The four year running back gave Atlanta some great football.

Atlanta Falcons v Tampa Bay Buccaneers Photo by Will Vragovic/Getty Images

The tendency when a Falcon leaves is to say good riddance, or pretend that player was not essential. For Atlanta and Tevin Coleman, it’s a tough parting not because the Falcons don’t have options—they have Devonta Freeman, Ito Smith, Brian Hill and Kenjon Barner, after all—but because Coleman gave the team some genuinely great plays and is still just 25. If all goes well, he’ll have a lot of good football in front of him.

On a sleepy Sunday, I wanted to take a moment to remember some of Freeman’s better moments in Atlanta as we prepare for a season without him.

Coleman beat expectations

Coleman joined the team in 2015 when it wasn’t immediately clear that Devonta Freeman would be the starter, and despite not seizing the starting job outright, he still beat the expectations most analysts had for him coming into the NFL. Coleman was considered to be a one-dimensional back whose speed made him intriguing, as he had not been a receiving threat in college.

For one season, that appeared to be true.
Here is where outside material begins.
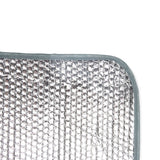 Reflective Window Shade for RVs and Homes (MPN: 45164)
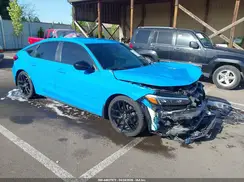 19XFL2H87NE014970 2022 HONDA CIVIC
Coleman largely played the change of pace role for Freeman before his 2016 season with Kyle Shanahan, which saw him account for nearly 1,000 combined yards and 421 receiving yards. In a single offseason, Coleman went from a “one-dimensional” back to a true receiving threat, and his speed made him an incredibly dangerous weapon for that Falcons team. Pair that with underrated blocking skills and you can understand why Coleman vs. Freeman was a legitimate topic during the rest of his run in Atlanta.

Coleman never quite hit the heights he did as a receiver after 2016, but with Freeman increasingly banged up in 2017 and 2018, he became the closest thing Atlanta had to a feature back. He remained boom or bust, but those big plays could be 39 yard receptions or 50-plus yard runs for a team that needed explosive plays under Steve Sarkisian. He finished four seasons in Atlanta with 2,340 yards on the ground, 1,010 yards through the air, and 29 combined touchdowns. The Falcons predictably lost him to free agency and a Kyle Shanahan reunion, but for four seasons Coleman delivered on his third round draft status and then some.

If the team’s backfield is healthy, they’ll be terrific, but there’s no question there will be moments when they miss Coleman’s speed and pass catching ability. I wish him well in San Francisco, right up until these two teams have to play.